- [Excerpt provided]
Segment Open
José Cardenas: In tonight's Sounds of Cultura, SOC, a family of farmers with roots on both sides of the Arizona-Mexican border has been successful in marketing and distributing their home-grown organic tequila here in the valley. Nadine Arroyo Rodriguez introduces you to the "3 Amigos Tequila Company."

Nadine Arroyo Rodriguez: After three years on the market, the 3 amigos tequila company has received national recognition for its unique bold taste and marketed in the valley by a family of farmers with deep roots on both sides of the Arizona and Mexican border.

Santiago Gonzalez: Picked by our own people and we distill it ourselves. We're a small company, but quality is our main objective.

Nadine Arroyo Rodriguez: He grew up in Arizona and one of brothers who own the business. The agave farm is located in the state of Mexico. When the Gonzalezes realized they could distill and sell their own product, Santiago and his brothers decided to venture on their own.

Santiago Gonzalez: We decided to make our tequila and make good tequila about seven years ago, but it takes a long time to get everything started and get like for example, and I got the plants between five and seven years to mature and after you harvest, it takes two, three years in barrels. So it's a long process.

Nadine Arroyo Rodriguez: There are various types of 3 amigos tequila, there's the clear, and then the blanco, and aged in barrels for 11 months and there's a darker one aged for two years.

Santiago Gonzalez: We're honest about what we tell people and how we make our tequila. There's nothing going into it that's not supposed to be there. We're all organic. Our practice is growing practice are all organic. So that's what is so special.
Segment Closed
- [List of tasks]
a: From the 3 Amigos Tequila transcript, set down the passage between "Nadine Arroyo Rodriguez: He" and "a long process.", inclusive, word for word.
b: Check each statement against the 3 Amigos Tequila transcript and answer yes or no, quoting the words that decide it: (i) The agave farm is in Arizona. (ii) The company has been on the market for three years. (iii) The darker tequila is aged for two years.
c: According to the 3 Amigos Tequila transcript, what does Santiago Gonzalez call the company's main objective?

- [Information supplied]
Segment Open
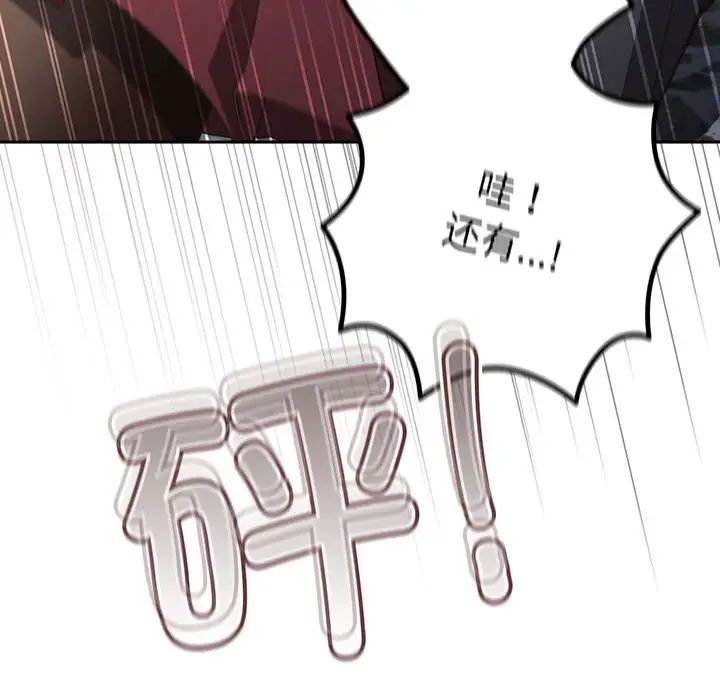 遊戲規則我來定第55話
Segment Closed
- [Task responses]
a:
Nadine Arroyo Rodriguez: He grew up in Arizona and one of brothers who own the business. The agave farm is located in the state of Mexico. When the Gonzalezes realized they could distill and sell their own product, Santiago and his brothers decided to venture on their own.

Santiago Gonzalez: We decided to make our tequila and make good tequila about seven years ago, but it takes a long time to get everything started and get like for example, and I got the plants between five and seven years to mature and after you harvest, it takes two, three years in barrels. So it's a long process.

b:
(i) No: "The agave farm is located in the state of Mexico."
(ii) Yes: "After three years on the market"
(iii) Yes: "there's a darker one aged for two years."

c: Quality.